Saturday, March 9, 2019

Easy like "Saturday" Morning

This morning was basically perfection with you...

You woke up after 8:00! You came in to tell us that your clock was green (it means you can get out of bed). You jumped into bed with us and gave us some cuddles. You were the most pleasant creatures ever!

We ate breakfast together at the table and talked about what our day would be like. You played in the tub for at least a half hour, while I took a shower and got a few things picked up. You helped me in Jack's room, admiring all of his "cute" clothes. You told me how he was going to be your baby and you'd dress him up and hold him.

Some days with you are just too picture perfect to even describe!

Let's be real though...



There are two of you and you are 3. Your emotions are so big right now, they consume all of you! Your "twin world" has gotten you into some trouble recently. You guys aren't afraid to embark on any "challenge" and or "feat" as long as you are together. The phrase, "partners in crime" is real! Your wildness is out of this world and if not contained, things get crazy. Bounce houses get tipped over (while in them), dads get power bombed, and there are so many messes!

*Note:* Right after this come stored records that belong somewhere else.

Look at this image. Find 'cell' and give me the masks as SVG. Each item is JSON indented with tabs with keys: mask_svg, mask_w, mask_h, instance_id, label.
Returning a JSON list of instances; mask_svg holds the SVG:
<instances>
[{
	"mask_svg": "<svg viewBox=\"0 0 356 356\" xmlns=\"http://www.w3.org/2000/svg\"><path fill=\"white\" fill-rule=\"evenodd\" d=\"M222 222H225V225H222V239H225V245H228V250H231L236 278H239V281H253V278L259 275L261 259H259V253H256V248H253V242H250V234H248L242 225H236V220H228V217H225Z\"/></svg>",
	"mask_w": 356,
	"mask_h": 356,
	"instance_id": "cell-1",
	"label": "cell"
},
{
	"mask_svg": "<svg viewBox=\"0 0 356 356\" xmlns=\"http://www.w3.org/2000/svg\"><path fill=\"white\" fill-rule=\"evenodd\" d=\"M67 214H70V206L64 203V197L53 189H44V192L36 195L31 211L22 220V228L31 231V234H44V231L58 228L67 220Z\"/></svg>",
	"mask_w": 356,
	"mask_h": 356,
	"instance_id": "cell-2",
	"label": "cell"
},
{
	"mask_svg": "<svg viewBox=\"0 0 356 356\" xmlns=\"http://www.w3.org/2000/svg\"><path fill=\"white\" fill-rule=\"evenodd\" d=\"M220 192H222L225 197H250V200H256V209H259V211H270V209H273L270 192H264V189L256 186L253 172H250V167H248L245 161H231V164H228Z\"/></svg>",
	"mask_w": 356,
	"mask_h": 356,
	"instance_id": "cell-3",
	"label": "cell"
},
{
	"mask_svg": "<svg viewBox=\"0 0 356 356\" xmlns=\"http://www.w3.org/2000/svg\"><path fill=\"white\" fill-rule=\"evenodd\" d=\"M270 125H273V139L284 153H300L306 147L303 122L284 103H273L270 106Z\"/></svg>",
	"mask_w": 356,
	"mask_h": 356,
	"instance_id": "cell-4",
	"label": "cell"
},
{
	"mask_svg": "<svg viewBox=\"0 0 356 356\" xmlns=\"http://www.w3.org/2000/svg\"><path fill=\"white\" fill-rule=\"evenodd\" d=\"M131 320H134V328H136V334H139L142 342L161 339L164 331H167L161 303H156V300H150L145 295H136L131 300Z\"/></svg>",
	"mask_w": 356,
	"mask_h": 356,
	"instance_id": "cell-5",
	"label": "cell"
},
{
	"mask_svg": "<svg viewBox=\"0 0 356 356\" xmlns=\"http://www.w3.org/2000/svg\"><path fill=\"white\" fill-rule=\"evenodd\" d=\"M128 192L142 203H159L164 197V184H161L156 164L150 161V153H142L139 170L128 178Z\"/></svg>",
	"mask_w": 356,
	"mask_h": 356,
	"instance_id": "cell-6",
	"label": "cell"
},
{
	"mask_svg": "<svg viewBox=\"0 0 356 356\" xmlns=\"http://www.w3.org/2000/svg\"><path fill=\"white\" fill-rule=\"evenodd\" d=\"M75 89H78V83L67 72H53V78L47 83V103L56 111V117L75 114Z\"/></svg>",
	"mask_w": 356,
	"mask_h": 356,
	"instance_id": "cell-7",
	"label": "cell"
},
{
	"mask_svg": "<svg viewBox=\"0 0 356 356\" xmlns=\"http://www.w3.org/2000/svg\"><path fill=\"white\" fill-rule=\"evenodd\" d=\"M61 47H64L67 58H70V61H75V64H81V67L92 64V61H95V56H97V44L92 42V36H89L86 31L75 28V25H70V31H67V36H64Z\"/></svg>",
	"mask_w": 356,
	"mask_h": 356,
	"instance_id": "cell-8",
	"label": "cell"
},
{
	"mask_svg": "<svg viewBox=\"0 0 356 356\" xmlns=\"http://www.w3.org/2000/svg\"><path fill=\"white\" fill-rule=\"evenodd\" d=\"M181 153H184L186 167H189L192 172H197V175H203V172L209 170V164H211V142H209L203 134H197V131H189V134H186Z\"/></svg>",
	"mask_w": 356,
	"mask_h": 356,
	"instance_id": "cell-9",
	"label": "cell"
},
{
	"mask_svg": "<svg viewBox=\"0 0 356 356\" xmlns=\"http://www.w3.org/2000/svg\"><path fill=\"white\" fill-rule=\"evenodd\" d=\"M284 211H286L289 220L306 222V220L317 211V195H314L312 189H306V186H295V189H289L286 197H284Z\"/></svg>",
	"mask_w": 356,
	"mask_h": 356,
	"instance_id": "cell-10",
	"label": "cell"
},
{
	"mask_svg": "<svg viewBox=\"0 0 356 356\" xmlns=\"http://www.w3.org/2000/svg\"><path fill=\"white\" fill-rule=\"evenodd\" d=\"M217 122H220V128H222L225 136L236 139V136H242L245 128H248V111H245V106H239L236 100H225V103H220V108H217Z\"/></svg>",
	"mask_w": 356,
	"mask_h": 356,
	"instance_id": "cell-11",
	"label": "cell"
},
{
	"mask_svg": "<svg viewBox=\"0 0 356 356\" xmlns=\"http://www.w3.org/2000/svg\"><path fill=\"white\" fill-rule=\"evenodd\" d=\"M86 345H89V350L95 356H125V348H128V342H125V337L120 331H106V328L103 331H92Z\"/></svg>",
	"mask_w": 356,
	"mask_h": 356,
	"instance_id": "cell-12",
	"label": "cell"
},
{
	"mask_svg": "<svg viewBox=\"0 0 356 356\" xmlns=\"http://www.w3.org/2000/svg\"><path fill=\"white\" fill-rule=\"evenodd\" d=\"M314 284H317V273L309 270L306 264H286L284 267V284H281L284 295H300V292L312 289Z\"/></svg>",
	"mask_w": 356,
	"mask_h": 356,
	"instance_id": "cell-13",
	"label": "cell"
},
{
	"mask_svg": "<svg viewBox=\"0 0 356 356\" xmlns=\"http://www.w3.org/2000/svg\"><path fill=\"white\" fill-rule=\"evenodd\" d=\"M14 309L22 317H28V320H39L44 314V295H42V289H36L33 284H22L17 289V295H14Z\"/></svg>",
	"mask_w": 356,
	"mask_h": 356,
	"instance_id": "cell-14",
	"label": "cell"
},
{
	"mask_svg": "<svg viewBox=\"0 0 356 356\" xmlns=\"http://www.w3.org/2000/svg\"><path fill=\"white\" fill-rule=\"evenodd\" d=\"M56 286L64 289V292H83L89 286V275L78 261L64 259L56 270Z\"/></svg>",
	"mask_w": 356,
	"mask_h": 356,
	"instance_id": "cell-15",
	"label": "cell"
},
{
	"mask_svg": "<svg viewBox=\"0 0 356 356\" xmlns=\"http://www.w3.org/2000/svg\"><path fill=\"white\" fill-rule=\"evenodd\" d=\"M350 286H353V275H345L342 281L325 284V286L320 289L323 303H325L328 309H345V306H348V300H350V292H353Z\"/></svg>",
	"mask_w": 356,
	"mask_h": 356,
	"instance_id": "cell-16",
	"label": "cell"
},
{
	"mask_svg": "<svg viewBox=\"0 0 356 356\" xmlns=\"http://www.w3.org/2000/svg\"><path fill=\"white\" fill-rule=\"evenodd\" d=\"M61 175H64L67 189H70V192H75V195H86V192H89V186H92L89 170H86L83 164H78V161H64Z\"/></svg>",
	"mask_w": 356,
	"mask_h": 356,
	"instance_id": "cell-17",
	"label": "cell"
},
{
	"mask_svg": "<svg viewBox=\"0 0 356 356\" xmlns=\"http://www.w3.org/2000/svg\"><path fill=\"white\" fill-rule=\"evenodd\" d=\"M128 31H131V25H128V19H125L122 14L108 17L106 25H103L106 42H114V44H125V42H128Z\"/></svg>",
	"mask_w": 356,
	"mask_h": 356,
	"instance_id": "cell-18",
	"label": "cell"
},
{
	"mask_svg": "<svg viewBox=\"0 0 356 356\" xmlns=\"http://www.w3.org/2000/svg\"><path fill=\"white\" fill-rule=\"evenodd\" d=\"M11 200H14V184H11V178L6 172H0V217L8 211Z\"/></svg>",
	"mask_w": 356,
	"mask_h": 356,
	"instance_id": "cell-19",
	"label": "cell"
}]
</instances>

You both take turns pushing limits, showing your strong will, and melting down. You are constantly showing us and reminding us that you are 3. Your emotions are so impressive these days; it's almost like living with two people with split personalities.

This is often not pretty.
This is what most days look like.
My energy level is at an all time low.
My body physically cannot do things it thinks it can.
I work all day.
I come home and cook.
We play hard.
We get baths.
We snuggle.

Some days with you are just too picture perfect to even describe.

You've gotten to this part and you're thinking, "she's lost it", "she's for sure gone mad!"

I am not saying this because I enjoy these crazy days like I enjoy our "easy Saturday mornings".

But, I do enjoy these days. The tired. The pain. The crazy. The emotions. All of these things I begged to have about 5 years ago. These are our memories in the making; the good, the bad, and the ugly!

I will always love our time together, even when it's hard. My "love" looks different on different days. But, at night when I lay in bed and think about why I am so exhausted and in physical pain (Jack already wreaking havoc) I love that you are my reasons for it all.

If we think right now is hard...I cannot imagine how we will feel in roughly 11 days when we add another...

No matter what you "throw" at me, you all will always be my "Easy like Saturday Mornings".

On a side note--Jack let's get this show on the road buddy...we are MORE than ready to meet your sweet soul!